Exercise requirements: Please transcribe all of the entries below word for word, without the pictures.

* START Records supplied *

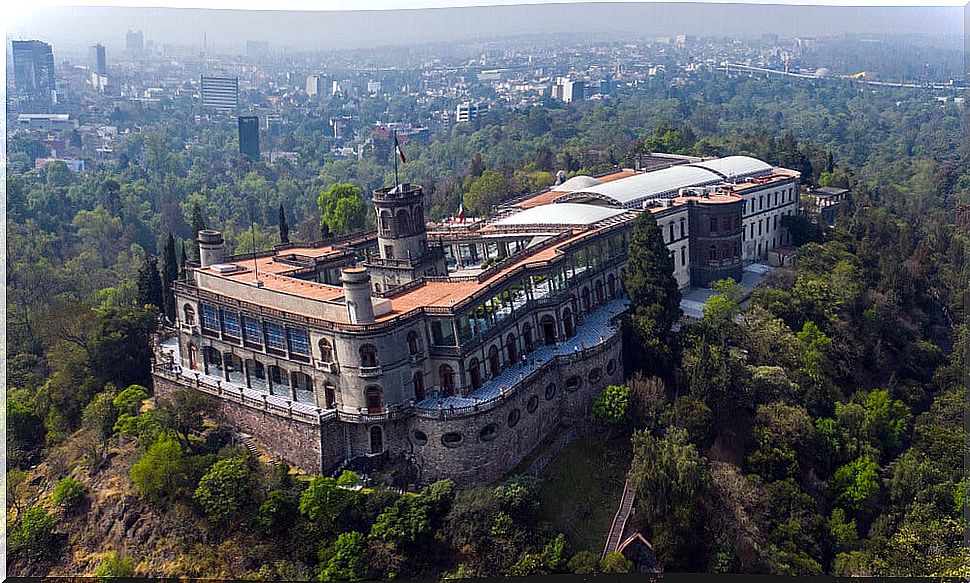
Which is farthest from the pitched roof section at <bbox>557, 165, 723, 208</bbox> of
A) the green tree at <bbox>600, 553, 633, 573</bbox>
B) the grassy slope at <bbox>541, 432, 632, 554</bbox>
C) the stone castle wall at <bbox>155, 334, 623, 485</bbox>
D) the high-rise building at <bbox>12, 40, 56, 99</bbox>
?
the high-rise building at <bbox>12, 40, 56, 99</bbox>

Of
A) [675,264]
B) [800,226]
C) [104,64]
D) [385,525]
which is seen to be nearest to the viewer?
[385,525]

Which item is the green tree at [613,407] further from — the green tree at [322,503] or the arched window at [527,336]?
the green tree at [322,503]

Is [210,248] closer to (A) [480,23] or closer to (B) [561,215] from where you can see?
(B) [561,215]

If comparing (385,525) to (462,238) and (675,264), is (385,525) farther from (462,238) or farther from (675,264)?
(675,264)

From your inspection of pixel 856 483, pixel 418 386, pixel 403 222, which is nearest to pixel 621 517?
pixel 418 386

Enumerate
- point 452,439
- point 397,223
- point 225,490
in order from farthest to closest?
1. point 397,223
2. point 452,439
3. point 225,490

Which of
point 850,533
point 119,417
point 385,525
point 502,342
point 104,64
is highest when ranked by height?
point 104,64

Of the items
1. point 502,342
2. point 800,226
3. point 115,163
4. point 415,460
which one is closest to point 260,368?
point 415,460
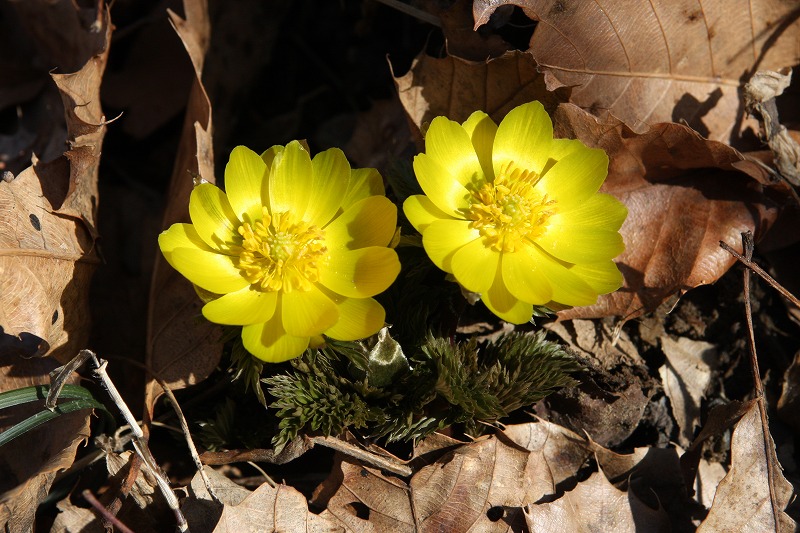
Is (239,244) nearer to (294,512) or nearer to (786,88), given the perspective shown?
(294,512)

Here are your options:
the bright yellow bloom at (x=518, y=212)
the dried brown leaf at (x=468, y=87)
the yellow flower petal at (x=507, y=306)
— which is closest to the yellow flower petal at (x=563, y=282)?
the bright yellow bloom at (x=518, y=212)

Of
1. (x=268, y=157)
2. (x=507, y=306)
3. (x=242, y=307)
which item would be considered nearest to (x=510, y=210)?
(x=507, y=306)

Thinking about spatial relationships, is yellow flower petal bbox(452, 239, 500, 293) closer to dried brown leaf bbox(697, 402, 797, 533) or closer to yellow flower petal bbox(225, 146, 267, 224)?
yellow flower petal bbox(225, 146, 267, 224)

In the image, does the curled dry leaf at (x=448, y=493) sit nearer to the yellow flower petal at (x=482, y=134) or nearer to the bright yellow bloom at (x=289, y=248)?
the bright yellow bloom at (x=289, y=248)

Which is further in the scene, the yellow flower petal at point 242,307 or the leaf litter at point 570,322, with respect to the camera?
the leaf litter at point 570,322

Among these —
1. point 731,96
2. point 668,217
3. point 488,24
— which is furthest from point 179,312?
point 731,96

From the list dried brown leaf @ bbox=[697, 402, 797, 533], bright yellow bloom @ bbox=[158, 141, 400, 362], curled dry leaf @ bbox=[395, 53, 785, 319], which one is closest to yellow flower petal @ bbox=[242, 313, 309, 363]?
bright yellow bloom @ bbox=[158, 141, 400, 362]
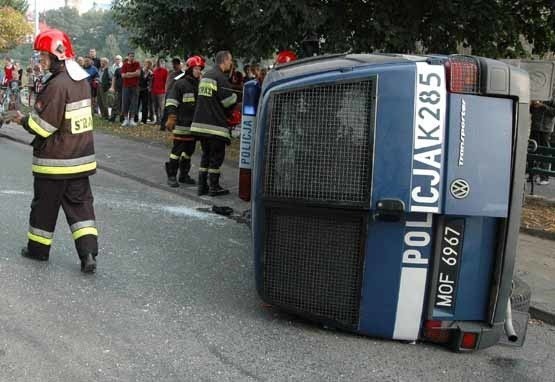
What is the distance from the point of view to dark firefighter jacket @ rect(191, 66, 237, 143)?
8.23m

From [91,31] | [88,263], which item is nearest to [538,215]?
[88,263]

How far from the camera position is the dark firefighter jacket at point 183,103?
899 cm

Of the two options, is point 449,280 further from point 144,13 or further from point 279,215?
point 144,13

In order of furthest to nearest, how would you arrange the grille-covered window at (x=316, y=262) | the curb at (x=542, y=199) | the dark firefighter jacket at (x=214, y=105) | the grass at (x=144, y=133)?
the grass at (x=144, y=133) → the curb at (x=542, y=199) → the dark firefighter jacket at (x=214, y=105) → the grille-covered window at (x=316, y=262)

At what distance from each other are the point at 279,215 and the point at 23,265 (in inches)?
96.2

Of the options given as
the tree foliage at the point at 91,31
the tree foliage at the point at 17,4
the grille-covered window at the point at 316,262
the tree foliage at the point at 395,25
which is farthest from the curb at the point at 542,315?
the tree foliage at the point at 91,31

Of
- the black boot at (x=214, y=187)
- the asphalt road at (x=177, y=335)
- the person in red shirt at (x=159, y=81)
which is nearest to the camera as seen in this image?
the asphalt road at (x=177, y=335)

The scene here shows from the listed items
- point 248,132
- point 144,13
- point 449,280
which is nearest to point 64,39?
point 248,132

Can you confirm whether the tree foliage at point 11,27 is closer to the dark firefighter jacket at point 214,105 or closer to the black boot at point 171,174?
the black boot at point 171,174

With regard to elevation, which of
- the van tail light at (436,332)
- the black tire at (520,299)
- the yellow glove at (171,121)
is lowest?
the van tail light at (436,332)

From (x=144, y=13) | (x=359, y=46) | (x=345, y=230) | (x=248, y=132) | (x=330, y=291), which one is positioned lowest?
(x=330, y=291)

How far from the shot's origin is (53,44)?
16.7 feet

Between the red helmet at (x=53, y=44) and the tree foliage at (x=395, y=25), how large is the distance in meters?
4.54

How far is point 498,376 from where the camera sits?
3984 millimetres
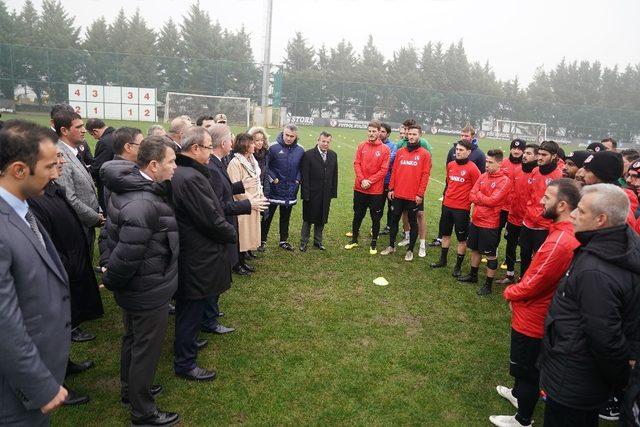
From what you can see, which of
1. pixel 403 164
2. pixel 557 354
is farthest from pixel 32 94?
pixel 557 354

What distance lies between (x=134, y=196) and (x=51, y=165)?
973mm

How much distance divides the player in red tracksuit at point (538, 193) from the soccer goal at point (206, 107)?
88.9ft

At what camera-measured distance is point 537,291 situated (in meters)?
3.25

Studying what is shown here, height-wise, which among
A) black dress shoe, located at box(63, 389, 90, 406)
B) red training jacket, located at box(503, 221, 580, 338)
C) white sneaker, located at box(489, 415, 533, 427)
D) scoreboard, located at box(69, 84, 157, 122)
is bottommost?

* END Records supplied *

Complete answer:
Which is farthest from the pitched roof section at <bbox>557, 165, 723, 208</bbox> of
A) the green tree at <bbox>600, 553, 633, 573</bbox>
B) the grassy slope at <bbox>541, 432, 632, 554</bbox>
C) the stone castle wall at <bbox>155, 334, 623, 485</bbox>
D) the high-rise building at <bbox>12, 40, 56, 99</bbox>
?
the high-rise building at <bbox>12, 40, 56, 99</bbox>

Of
A) [675,264]
B) [800,226]
C) [104,64]
D) [385,525]
which is seen to be nearest to the viewer?
[385,525]

Which item is the green tree at [613,407] further from — the green tree at [322,503] or the arched window at [527,336]?
the green tree at [322,503]

Is [210,248] closer to (A) [480,23] or closer to (B) [561,215] from where you can see?
(B) [561,215]

If comparing (385,525) to (462,238) and (675,264), is (385,525) farther from (462,238) or farther from (675,264)?
(675,264)

From your inspection of pixel 856 483, pixel 418 386, pixel 403 222, which is nearest to pixel 621 517?
pixel 418 386

Enumerate
- point 452,439
- point 397,223
- point 225,490
in order from farthest to closest?
1. point 397,223
2. point 452,439
3. point 225,490

Which of
point 850,533
point 119,417
point 385,525
point 502,342
point 104,64
is highest when ranked by height?
point 104,64

Of the items
1. point 502,342
2. point 800,226
3. point 115,163
4. point 415,460
which one is closest to point 260,368?
point 415,460
Is (239,244) nearer to (294,512) or nearer to (786,88), given the perspective shown?
(294,512)

Here are your options:
the bright yellow bloom at (x=518, y=212)
the dried brown leaf at (x=468, y=87)
the yellow flower petal at (x=507, y=306)
— which is closest to the yellow flower petal at (x=563, y=282)?
the bright yellow bloom at (x=518, y=212)

Of
1. (x=268, y=157)
2. (x=507, y=306)
3. (x=242, y=307)
which item would be considered nearest to (x=510, y=210)?
(x=507, y=306)

Thinking about spatial relationships, is yellow flower petal bbox(452, 239, 500, 293) closer to dried brown leaf bbox(697, 402, 797, 533) or closer to yellow flower petal bbox(225, 146, 267, 224)?
yellow flower petal bbox(225, 146, 267, 224)

In the image, does the curled dry leaf at (x=448, y=493) sit nearer to the yellow flower petal at (x=482, y=134) or nearer to the bright yellow bloom at (x=289, y=248)?
the bright yellow bloom at (x=289, y=248)

Which is further in the scene, the yellow flower petal at point 242,307 or the leaf litter at point 570,322, with respect to the camera?
the leaf litter at point 570,322

Among these —
1. point 731,96
2. point 668,217
3. point 488,24
— which is furthest from point 179,312?
point 731,96

From the list dried brown leaf @ bbox=[697, 402, 797, 533], bright yellow bloom @ bbox=[158, 141, 400, 362], curled dry leaf @ bbox=[395, 53, 785, 319], which one is closest to yellow flower petal @ bbox=[242, 313, 309, 363]?
bright yellow bloom @ bbox=[158, 141, 400, 362]
What is the distance from the point of view to dark firefighter jacket @ rect(191, 66, 237, 143)?
8.23m

From [91,31] | [88,263], which item is nearest to [538,215]?
[88,263]

How far from the camera position is the dark firefighter jacket at point 183,103?
899 cm

Of the two options, is point 449,280 further from point 144,13 or further from point 279,215?
point 144,13

In order of furthest to nearest, how would you arrange the grille-covered window at (x=316, y=262) | the curb at (x=542, y=199) | the dark firefighter jacket at (x=214, y=105) | the grass at (x=144, y=133)?
the grass at (x=144, y=133) → the curb at (x=542, y=199) → the dark firefighter jacket at (x=214, y=105) → the grille-covered window at (x=316, y=262)

At what distance from each other are the point at 279,215 and the point at 23,265 (in inches)?
96.2

Of the options given as
the tree foliage at the point at 91,31
the tree foliage at the point at 17,4
the grille-covered window at the point at 316,262
the tree foliage at the point at 395,25
which is farthest from the curb at the point at 542,315?
the tree foliage at the point at 91,31

Of
- the black boot at (x=214, y=187)
- the asphalt road at (x=177, y=335)
- the person in red shirt at (x=159, y=81)
which is nearest to the camera as seen in this image?
the asphalt road at (x=177, y=335)

The scene here shows from the listed items
- point 248,132
- point 144,13
- point 449,280
which is nearest to point 64,39?
point 248,132

Can you confirm whether the tree foliage at point 11,27 is closer to the dark firefighter jacket at point 214,105 or closer to the black boot at point 171,174?
the black boot at point 171,174

With regard to elevation, which of
- the van tail light at (436,332)
- the black tire at (520,299)
- the yellow glove at (171,121)
is lowest?
the van tail light at (436,332)

From (x=144, y=13) | (x=359, y=46) | (x=345, y=230) | (x=248, y=132) | (x=330, y=291), which one is positioned lowest?
(x=330, y=291)

How far from the shot's origin is (53,44)?
16.7 feet

Between the red helmet at (x=53, y=44) and the tree foliage at (x=395, y=25), how large is the distance in meters?
4.54

How far is point 498,376 from where the camera sits?
3984 millimetres
From what you can see, which of
1. pixel 403 164
2. pixel 557 354
is farthest from pixel 32 94?
pixel 557 354

What distance lies between (x=134, y=196) and (x=51, y=165)?
973mm

How much distance divides the player in red tracksuit at point (538, 193) from the soccer goal at point (206, 107)?
88.9ft

At what camera-measured distance is point 537,291 situated (in meters)?
3.25

Studying what is shown here, height-wise, which among
A) black dress shoe, located at box(63, 389, 90, 406)
B) red training jacket, located at box(503, 221, 580, 338)
C) white sneaker, located at box(489, 415, 533, 427)
D) scoreboard, located at box(69, 84, 157, 122)
is bottommost?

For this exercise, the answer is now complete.